Elijah Cummings, Democratic Party chair of the oversight committee, gave a stirring address at the end of the session with Cohen, in which he thanked the witness for his honesty. He said Americans would be talking about his testimony 200 years from now, and historians will measure it as a seminal moment in the fight for truth and justice — both in short supply under Trump. He urged Cohen to remain steadfast in his contrition and pursuit of personal betterment. The disgraced lawyer teared up and bowed his head.
Wilson-Raybould also offered up an emotional moment when she said: “I was taught to always hold true to your core values and principles and to act with integrity. These are the teachings of my parents, my grandparents and my community. I come from a long line of matriarchs, and I am a truth teller in accordance with the laws and traditions of our big house. This is who I am and this is who I always will be.”
Trudeau was the shiny new thing when his party swept to a majority win in 2015. He promised to bring a more diverse group into cabinet, one that reflected Canada’s changing demographics. And he delivered. It remains 50 percent women. And at one time, Wilson-Raybould represented the gold standard for inclusion: an Indigenous woman, called to the bar in 2000 and later elected Regional Chief of the Assembly of First Nations, a position she held until 2015.

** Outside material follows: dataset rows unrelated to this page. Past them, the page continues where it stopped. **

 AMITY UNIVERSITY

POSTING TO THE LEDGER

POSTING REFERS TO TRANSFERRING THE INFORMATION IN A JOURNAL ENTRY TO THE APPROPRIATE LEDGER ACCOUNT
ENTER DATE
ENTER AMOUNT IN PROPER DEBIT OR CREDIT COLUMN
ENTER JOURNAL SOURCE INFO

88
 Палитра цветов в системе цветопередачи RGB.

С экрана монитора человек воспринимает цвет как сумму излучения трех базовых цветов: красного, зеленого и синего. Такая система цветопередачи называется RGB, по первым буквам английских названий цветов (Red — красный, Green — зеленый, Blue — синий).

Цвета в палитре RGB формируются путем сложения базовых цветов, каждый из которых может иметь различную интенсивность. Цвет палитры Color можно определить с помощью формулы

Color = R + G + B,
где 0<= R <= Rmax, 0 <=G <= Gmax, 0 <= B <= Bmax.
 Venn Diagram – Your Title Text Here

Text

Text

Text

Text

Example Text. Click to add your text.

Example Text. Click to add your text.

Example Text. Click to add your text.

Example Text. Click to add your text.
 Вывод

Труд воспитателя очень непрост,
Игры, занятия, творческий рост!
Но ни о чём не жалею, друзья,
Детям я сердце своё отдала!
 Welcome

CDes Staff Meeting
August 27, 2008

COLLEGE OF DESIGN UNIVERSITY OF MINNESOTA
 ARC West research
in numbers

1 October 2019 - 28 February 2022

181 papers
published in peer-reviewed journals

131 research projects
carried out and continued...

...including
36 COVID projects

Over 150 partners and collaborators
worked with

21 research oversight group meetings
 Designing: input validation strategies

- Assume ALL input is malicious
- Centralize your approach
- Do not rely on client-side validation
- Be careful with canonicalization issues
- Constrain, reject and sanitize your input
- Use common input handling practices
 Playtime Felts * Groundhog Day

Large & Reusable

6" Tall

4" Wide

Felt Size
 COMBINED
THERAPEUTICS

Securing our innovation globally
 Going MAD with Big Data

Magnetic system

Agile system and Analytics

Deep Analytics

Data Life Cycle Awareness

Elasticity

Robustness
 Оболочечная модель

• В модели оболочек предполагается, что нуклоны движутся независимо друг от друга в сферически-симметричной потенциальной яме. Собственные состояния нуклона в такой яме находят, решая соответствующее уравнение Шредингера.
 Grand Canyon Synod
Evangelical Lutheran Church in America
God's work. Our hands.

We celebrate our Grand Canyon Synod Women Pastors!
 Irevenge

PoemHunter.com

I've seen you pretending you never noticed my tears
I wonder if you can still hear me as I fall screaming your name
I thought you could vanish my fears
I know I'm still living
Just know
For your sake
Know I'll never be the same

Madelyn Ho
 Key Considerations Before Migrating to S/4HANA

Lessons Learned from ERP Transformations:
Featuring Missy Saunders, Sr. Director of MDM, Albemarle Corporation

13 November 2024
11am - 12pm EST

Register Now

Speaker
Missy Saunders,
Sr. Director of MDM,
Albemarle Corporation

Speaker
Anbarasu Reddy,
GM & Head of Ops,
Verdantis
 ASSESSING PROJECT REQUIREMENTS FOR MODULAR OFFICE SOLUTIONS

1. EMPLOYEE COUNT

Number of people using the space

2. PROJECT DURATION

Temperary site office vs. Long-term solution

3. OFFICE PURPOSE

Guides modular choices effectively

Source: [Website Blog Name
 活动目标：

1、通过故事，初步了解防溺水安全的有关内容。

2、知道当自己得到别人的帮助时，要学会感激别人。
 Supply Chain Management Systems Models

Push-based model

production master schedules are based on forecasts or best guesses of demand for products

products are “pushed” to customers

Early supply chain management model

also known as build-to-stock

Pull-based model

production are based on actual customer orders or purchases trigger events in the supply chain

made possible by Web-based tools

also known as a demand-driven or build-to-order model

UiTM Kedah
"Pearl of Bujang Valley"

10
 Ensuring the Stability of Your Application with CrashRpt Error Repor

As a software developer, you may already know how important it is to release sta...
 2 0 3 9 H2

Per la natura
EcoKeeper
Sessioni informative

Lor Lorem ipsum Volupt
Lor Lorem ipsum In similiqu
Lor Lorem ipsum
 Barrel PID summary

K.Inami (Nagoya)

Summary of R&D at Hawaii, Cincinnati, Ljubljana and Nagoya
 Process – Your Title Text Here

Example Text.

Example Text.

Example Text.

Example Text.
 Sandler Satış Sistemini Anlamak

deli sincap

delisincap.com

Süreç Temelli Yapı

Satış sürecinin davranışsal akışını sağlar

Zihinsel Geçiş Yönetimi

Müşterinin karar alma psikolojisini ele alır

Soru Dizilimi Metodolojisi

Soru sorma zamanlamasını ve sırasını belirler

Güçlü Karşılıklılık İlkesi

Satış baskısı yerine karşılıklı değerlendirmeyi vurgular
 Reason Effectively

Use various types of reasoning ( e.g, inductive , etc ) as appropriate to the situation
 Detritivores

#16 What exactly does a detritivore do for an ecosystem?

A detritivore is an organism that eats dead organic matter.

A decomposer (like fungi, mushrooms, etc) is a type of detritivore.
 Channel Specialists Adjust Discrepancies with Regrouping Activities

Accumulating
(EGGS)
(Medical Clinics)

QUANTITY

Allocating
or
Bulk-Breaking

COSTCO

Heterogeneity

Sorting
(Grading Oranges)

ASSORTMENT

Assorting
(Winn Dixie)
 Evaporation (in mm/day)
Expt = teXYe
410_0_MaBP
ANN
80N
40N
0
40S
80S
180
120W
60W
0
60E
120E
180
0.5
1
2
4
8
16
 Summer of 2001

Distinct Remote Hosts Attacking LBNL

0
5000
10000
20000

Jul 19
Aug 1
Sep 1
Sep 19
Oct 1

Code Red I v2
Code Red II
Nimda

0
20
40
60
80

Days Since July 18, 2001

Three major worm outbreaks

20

But the Trudeau crowd has fallen into the trap of putting political expediency ahead of justice. They also forgot that the court of public opinion is a much tougher place to operate than the one that will eventually rule on SNC-Lavalin’s corruption case.
There was a bittersweet symmetry at work on Feb. 27: two lawyers coming before the public while their nations watched and measured their words. In the end, each told the blunt truth — and left with their dignity intact.
The same can’t be said for those who questioned their sincerity. Each may get their comeuppance on election day.